Specialized departments that are not core to the business should exist as enablers—not as blockers. Today, many functional departments are being held hostage by experts who have forgotten their mandate to serve and instead seem to focus endlessly on all the wrong things. I’m not saying that these departments shouldn’t exist—but they need to remember their mandate.

Marketer, Heal Thyself

Marketing might be the most egregious example of craft versus skill siloing in the entire enterprise. Marketing has become technical over the past two decades. Digital data, martech software, attribution modeling, customer and audience segmentation and insights, and propensity to buy are not nice-to-have; they these are marketing’s primary use cases.

And yet, marketing departments remain siloed, in some cases with marketing analytics separate from “execution” groups, and in an even more extreme model, outsourcing anything technical to general “analytics centers of excellence.” It is time to start transitioning away from these models, and to make marketing itself analytical. Concretely, marketing teams should own their data, tools, and analysis, in the same way that accounting teams own the general ledger and finance teams own forecasts and cap tables. Most specifically, if marketing is truly the customer customer-facing aspect of the enterprise, then they should own customer data.

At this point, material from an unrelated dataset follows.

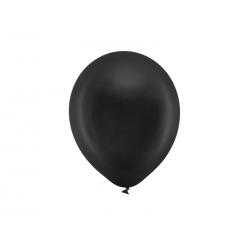 Balony Rainbow 23cm metalizowane, czarny (1 op. / 100 szt.)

Of course, there will always be newer technologies that require specialized skills. Econometric modeling, for example, the method behind mixed media modeling (MMM,) demands statistical expertise and experience. However, writing SQL queries to derive dataframes that get to the bottom of why a set of customers are defecting at higher rates is not, as of 2025, something that requires a special department.
The same goes for ad hoc analysis using Python and R. AI copilots have made code writing pretty straightforward. Marketers who understand the basics of objects, functions, and loops should be able to quickly piece together analysis notebooks themselves—and doing so will make them much more intimate with their data and their customers.

Federated Data

Marketing data remains a more complex issue than analytical tooling; we will never get to a place where data are fully democratized, nor do we want to. Without steady ground, no one will ever agree on the truth. However, too much focus on control leads to sclerosis and “paved cow paths” around formal data flows.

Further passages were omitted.